The idea here is you’ll want to spawn multiple threads from a controlled thread pool where each thread is responsible for deleting a single object. This way, you can delete 20, 30, 100 objects at a time. Yay for threads!

Here’s the pseudo code. Note that I say pseudo code because it’s not a complete implementation. This examples assumes you have an AWS S3 implementation (a library) that’s able to list objects in a bucket, delete buckets, and delete objects.

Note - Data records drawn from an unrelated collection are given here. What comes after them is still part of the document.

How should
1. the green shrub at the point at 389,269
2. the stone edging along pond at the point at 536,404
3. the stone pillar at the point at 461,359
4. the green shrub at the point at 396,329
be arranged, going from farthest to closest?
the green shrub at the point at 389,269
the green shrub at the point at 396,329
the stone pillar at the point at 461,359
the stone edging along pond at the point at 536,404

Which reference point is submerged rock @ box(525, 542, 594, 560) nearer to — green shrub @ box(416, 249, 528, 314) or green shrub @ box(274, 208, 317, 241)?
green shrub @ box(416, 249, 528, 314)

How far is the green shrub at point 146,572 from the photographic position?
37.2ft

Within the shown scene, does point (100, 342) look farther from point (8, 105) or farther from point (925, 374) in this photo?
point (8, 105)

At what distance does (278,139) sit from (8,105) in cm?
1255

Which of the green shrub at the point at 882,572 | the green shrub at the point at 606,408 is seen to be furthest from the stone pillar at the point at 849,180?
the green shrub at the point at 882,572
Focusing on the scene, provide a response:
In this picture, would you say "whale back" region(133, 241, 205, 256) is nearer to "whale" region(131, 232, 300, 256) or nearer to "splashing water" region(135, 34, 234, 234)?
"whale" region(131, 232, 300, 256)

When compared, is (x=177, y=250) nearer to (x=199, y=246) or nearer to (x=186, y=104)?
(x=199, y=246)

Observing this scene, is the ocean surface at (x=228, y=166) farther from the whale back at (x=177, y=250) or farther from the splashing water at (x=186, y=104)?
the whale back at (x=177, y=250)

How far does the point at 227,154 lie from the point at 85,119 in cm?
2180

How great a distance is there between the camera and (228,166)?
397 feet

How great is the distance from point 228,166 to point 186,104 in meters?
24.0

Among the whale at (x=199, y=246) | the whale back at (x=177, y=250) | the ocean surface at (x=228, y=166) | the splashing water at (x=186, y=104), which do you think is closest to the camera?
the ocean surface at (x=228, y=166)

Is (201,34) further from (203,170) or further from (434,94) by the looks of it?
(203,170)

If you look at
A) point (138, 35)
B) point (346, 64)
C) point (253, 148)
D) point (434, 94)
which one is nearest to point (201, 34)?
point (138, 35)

package com.kolich.aws.s3.util;

import java.io.UnsupportedEncodingException;
import java.net.URLEncoder;
import java.util.List;
import java.util.concurrent.CountDownLatch;
import java.util.concurrent.ExecutorService;
import java.util.concurrent.Executors;

import com.amazonaws.services.s3.model.S3ObjectSummary;

public class RecursiveS3BucketDelete {

  private static final String AWS_ACCESS_KEY_PROPERTY = "aws.key";
  private static final String AWS_SECRET_PROPERTY = "aws.secret";

  /**
   * The -Daws.key and -Daws.secret system properties should
   * be set like this:
   * -Daws.key=AK7895IH1234X2GW12IQ
   * -Daws.secret=1234567890123456789012345678901234456789
   */

  // Set up a new thread pool to delete 20 objects at a time.
  private static final ExecutorService pool__ =
        Executors.newFixedThreadPool(20);

  public static void main(String[] args) {

    final String accessKey = System.getProperty(AWS_ACCESS_KEY_PROPERTY);
    final String secret = System.getProperty(AWS_SECRET_PROPERTY);
    if(accessKey == null || secret == null) {
      throw new IllegalArgumentException("You're missing the " +
          "-Daws.key and -Daws.secret required VM properties.");
    }

    final String bucketName;
    if(args.length < 1) {
      throw new IllegalArgumentException("Missing required " +
          "program argument: bucket name.");
    }
    bucketName = args[0];

    // ... setup your S3 client here.

    List<S3ObjectSummary> objects = null;
    do {
      objects = s3.listObjects(bucketName).getObjectSummaries();
      // Create a new CountDownLatch with a size of how many objects
      // we fetched.  Each worker thread will decrement the latch on
      // completion; the parent waits until all workers are finished
      // before starting a new batch of delete worker threads.
      final CountDownLatch latch = new CountDownLatch(objects.size());
      for(final S3ObjectSummary object : objects) {
        pool__.execute(new Runnable() {
          @Override
          public void run() {
            try {
              s3.deleteObject(bucketName,
                URLEncoder.encode(object.getKey(), "UTF-8"));
            } catch (Exception e) {
              System.err.println(">>>> FAILED to delete object: (" +
                bucketName + ", " + object.getKey()+ ")");
            } finally {
              latch.countDown();
            }
          }
        });
      }
      // Wait here until the current set of threads
      // are done processing.  This prevents us from shoving too
      // many threads into the thread pool; it's a little more
      // controlled this way.
      try {
        System.out.println("Waiting for threads to finish ...");
        // This blocks the parent until all spawned children
        // have finished.
        latch.await();
      } catch (InterruptedException e) { }
    } while(objects != null && !objects.isEmpty());

    pool__.shutdown();

    // Finally, delete the bucket itself.
    try {
      s3.deleteBucket(bucketName);
    } catch (Exception e) {
      System.err.println("Failed to ultimately delete bucket: " +
          bucketName);
    }

  }

}

Additional notes, and warnings:

  • If you’re not familiar with using a CountDownLatch, you can find my [detailed blog post on it here](understanding-javas-countdownlatch.html}.
  • If you’re going to delete multiple objects at a time, you should confirm the S3 library you’re using is thread safe. Many S3 libraries I’ve seen rely on the popular Apache Commons HttpClient to handle the underlying HTTP communication work with S3. However, you should note that HttpClient isn’t thread safe by default, unless you’ve explicitly set it up to use a ThreadSafeClientConnManager.